→ Record excerpts
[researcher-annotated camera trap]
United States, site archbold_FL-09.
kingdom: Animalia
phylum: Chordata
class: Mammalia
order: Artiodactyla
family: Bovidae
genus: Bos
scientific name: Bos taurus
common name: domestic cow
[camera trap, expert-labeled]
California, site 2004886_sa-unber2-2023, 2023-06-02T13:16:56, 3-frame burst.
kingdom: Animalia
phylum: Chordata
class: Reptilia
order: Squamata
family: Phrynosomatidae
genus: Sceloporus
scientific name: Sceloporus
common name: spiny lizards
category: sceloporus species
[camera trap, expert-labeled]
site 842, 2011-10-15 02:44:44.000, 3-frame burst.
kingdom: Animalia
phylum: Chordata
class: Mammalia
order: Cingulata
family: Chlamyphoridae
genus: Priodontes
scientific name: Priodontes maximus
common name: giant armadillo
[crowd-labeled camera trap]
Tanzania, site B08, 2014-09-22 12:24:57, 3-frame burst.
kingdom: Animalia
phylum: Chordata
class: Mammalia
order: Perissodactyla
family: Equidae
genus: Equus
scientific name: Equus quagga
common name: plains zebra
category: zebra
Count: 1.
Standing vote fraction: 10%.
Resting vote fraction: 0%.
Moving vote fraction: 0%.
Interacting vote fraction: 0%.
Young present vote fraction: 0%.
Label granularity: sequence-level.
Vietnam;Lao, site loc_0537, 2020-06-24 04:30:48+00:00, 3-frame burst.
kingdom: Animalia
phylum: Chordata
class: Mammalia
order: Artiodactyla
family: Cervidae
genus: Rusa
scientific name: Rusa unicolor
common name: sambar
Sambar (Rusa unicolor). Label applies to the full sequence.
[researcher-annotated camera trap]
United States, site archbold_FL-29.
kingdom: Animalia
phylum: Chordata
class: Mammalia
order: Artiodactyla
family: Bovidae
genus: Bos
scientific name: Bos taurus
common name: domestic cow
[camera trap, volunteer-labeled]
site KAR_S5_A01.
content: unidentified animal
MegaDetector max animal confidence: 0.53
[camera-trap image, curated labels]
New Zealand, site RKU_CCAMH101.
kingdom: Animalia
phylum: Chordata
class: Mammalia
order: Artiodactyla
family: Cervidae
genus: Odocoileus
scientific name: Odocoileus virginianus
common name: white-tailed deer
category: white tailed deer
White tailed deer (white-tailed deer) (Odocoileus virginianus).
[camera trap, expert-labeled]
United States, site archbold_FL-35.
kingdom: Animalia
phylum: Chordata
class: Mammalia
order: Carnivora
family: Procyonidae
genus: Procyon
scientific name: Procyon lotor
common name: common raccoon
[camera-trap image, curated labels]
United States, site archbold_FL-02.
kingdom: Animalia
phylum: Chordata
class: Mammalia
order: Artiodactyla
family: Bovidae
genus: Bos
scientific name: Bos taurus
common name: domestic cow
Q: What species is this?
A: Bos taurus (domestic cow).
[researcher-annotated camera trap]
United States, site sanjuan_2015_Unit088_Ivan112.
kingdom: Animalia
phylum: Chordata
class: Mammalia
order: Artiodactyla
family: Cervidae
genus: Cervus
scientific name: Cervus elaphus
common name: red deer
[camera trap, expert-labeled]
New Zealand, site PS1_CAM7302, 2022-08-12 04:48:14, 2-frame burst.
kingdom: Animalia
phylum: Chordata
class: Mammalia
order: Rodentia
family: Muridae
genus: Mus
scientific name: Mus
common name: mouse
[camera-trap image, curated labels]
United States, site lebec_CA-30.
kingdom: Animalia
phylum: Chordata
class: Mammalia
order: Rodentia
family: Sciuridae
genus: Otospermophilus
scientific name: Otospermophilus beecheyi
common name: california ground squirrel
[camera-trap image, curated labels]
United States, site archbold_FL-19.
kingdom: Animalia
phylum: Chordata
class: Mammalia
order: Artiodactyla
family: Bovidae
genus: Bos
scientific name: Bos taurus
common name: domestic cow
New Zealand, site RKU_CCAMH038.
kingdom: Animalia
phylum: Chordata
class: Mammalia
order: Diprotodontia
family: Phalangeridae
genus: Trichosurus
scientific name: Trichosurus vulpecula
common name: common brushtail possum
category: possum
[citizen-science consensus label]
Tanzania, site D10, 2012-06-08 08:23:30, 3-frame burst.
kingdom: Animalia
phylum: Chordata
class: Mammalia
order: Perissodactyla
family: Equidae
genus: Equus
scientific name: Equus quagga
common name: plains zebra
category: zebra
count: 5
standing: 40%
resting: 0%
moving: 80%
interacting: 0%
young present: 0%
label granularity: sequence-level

→ The problem
Repeat each of the records exactly as written.

→ Result
[researcher-annotated camera trap]
United States, site archbold_FL-09.
kingdom: Animalia
phylum: Chordata
class: Mammalia
order: Artiodactyla
family: Bovidae
genus: Bos
scientific name: Bos taurus
common name: domestic cow
[camera trap, expert-labeled]
California, site 2004886_sa-unber2-2023, 2023-06-02T13:16:56, 3-frame burst.
kingdom: Animalia
phylum: Chordata
class: Reptilia
order: Squamata
family: Phrynosomatidae
genus: Sceloporus
scientific name: Sceloporus
common name: spiny lizards
category: sceloporus species
[camera trap, expert-labeled]
site 842, 2011-10-15 02:44:44.000, 3-frame burst.
kingdom: Animalia
phylum: Chordata
class: Mammalia
order: Cingulata
family: Chlamyphoridae
genus: Priodontes
scientific name: Priodontes maximus
common name: giant armadillo
[crowd-labeled camera trap]
Tanzania, site B08, 2014-09-22 12:24:57, 3-frame burst.
kingdom: Animalia
phylum: Chordata
class: Mammalia
order: Perissodactyla
family: Equidae
genus: Equus
scientific name: Equus quagga
common name: plains zebra
category: zebra
Count: 1.
Standing vote fraction: 10%.
Resting vote fraction: 0%.
Moving vote fraction: 0%.
Interacting vote fraction: 0%.
Young present vote fraction: 0%.
Label granularity: sequence-level.
Vietnam;Lao, site loc_0537, 2020-06-24 04:30:48+00:00, 3-frame burst.
kingdom: Animalia
phylum: Chordata
class: Mammalia
order: Artiodactyla
family: Cervidae
genus: Rusa
scientific name: Rusa unicolor
common name: sambar
Sambar (Rusa unicolor). Label applies to the full sequence.
[researcher-annotated camera trap]
United States, site archbold_FL-29.
kingdom: Animalia
phylum: Chordata
class: Mammalia
order: Artiodactyla
family: Bovidae
genus: Bos
scientific name: Bos taurus
common name: domestic cow
[camera trap, volunteer-labeled]
site KAR_S5_A01.
content: unidentified animal
MegaDetector max animal confidence: 0.53
[camera-trap image, curated labels]
New Zealand, site RKU_CCAMH101.
kingdom: Animalia
phylum: Chordata
class: Mammalia
order: Artiodactyla
family: Cervidae
genus: Odocoileus
scientific name: Odocoileus virginianus
common name: white-tailed deer
category: white tailed deer
White tailed deer (white-tailed deer) (Odocoileus virginianus).
[camera trap, expert-labeled]
United States, site archbold_FL-35.
kingdom: Animalia
phylum: Chordata
class: Mammalia
order: Carnivora
family: Procyonidae
genus: Procyon
scientific name: Procyon lotor
common name: common raccoon
[camera-trap image, curated labels]
United States, site archbold_FL-02.
kingdom: Animalia
phylum: Chordata
class: Mammalia
order: Artiodactyla
family: Bovidae
genus: Bos
scientific name: Bos taurus
common name: domestic cow
Q: What species is this?
A: Bos taurus (domestic cow).
[researcher-annotated camera trap]
United States, site sanjuan_2015_Unit088_Ivan112.
kingdom: Animalia
phylum: Chordata
class: Mammalia
order: Artiodactyla
family: Cervidae
genus: Cervus
scientific name: Cervus elaphus
common name: red deer
[camera trap, expert-labeled]
New Zealand, site PS1_CAM7302, 2022-08-12 04:48:14, 2-frame burst.
kingdom: Animalia
phylum: Chordata
class: Mammalia
order: Rodentia
family: Muridae
genus: Mus
scientific name: Mus
common name: mouse
[camera-trap image, curated labels]
United States, site lebec_CA-30.
kingdom: Animalia
phylum: Chordata
class: Mammalia
order: Rodentia
family: Sciuridae
genus: Otospermophilus
scientific name: Otospermophilus beecheyi
common name: california ground squirrel
[camera-trap image, curated labels]
United States, site archbold_FL-19.
kingdom: Animalia
phylum: Chordata
class: Mammalia
order: Artiodactyla
family: Bovidae
genus: Bos
scientific name: Bos taurus
common name: domestic cow
New Zealand, site RKU_CCAMH038.
kingdom: Animalia
phylum: Chordata
class: Mammalia
order: Diprotodontia
family: Phalangeridae
genus: Trichosurus
scientific name: Trichosurus vulpecula
common name: common brushtail possum
category: possum
[citizen-science consensus label]
Tanzania, site D10, 2012-06-08 08:23:30, 3-frame burst.
kingdom: Animalia
phylum: Chordata
class: Mammalia
order: Perissodactyla
family: Equidae
genus: Equus
scientific name: Equus quagga
common name: plains zebra
category: zebra
count: 5
standing: 40%
resting: 0%
moving: 80%
interacting: 0%
young present: 0%
label granularity: sequence-level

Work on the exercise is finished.